Trigonometric limits are often encountered when dealing with expressions involving trigonometric functions like sine, cosine, and tangent as they approach certain angles. A key property of trigonometric limits is their behavior near specific points, such as zero. In the given problem, we deal with the limit of \(\lim_{x \rightarrow 0} \left( \frac{1 - \cos 3x}{x^2} \right)\). As it approaches zero, it is crucial to use known trigonometric identities to simplify and solve the limit.
For cosine, especially as it approaches 0, an essential identity is \(1 - \cos \theta \), which can be approximated using small angle approximations. This section sets the groundwork for understanding how trigonometric identities simplify limits.

When dealing with limits that include trigonometric functions like cosine, especially when the angle \(\theta\) approaches zero, we use small angle approximations. For small angles, we have the approximation \(1 - \cos \theta \approx \frac{\theta^2}{2}\). This formula is extremely useful because it reduces complex trigonometric functions into simpler polynomial expressions.
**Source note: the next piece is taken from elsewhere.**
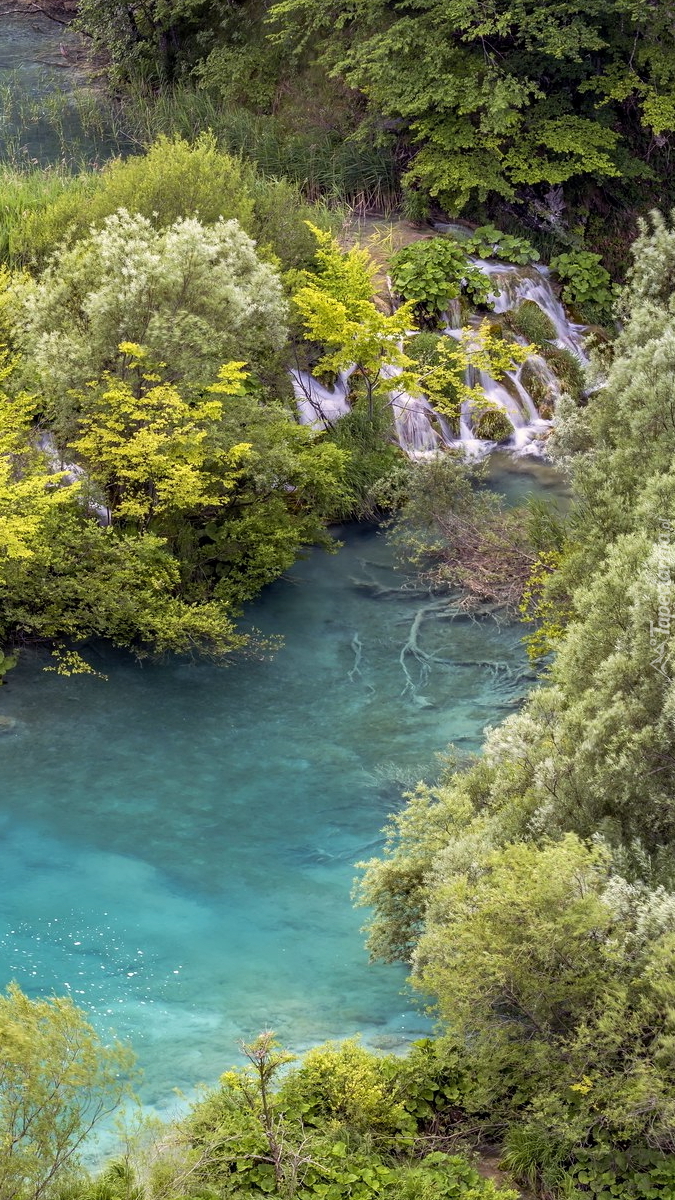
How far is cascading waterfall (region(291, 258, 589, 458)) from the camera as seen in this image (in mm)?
22078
In our exercise, \({\theta = 3x}\) turns into \(1 - \cos 3x \approx \frac{(3x)^2}{2} = \frac{9x^2}{2}\). Here, \(3x\) is considered a small angle when \(x\) tends to zero. Using this approximation allows for a straightforward substitution back into the limit expression, facilitating further simplification.
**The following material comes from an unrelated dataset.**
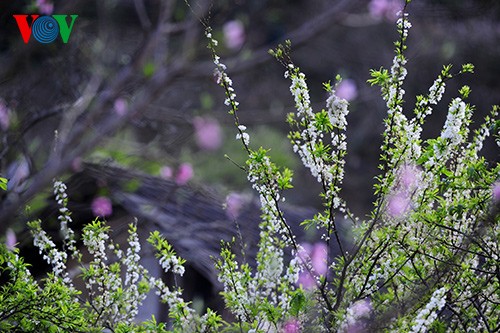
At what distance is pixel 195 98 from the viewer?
1709 centimetres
Having performed the small angle approximation, the next step involves simplifying the limit expression. The original complex expression \(\lim_{x \rightarrow 0} \frac{1 - \cos 3x}{x^2}\) is transformed using the simplified form \(\frac{9x^2}{2}\).
The expression becomes \(\lim_{x \rightarrow 0} \frac{\frac{9x^2}{2}}{x^2}\). This can be simplified by canceling out the \(x^2\) terms, leaving us with \(\frac{9}{2}\).
The remaining expression, \(\lim_{x \rightarrow 0} \frac{9}{2}\), does not contain \(x\) and thus simplifies directly to the constant \(\frac{9}{2}\), the evaluated limit. This process exemplifies how applying basic algebraic manipulations and simplifications help solve seemingly complicated limit problems.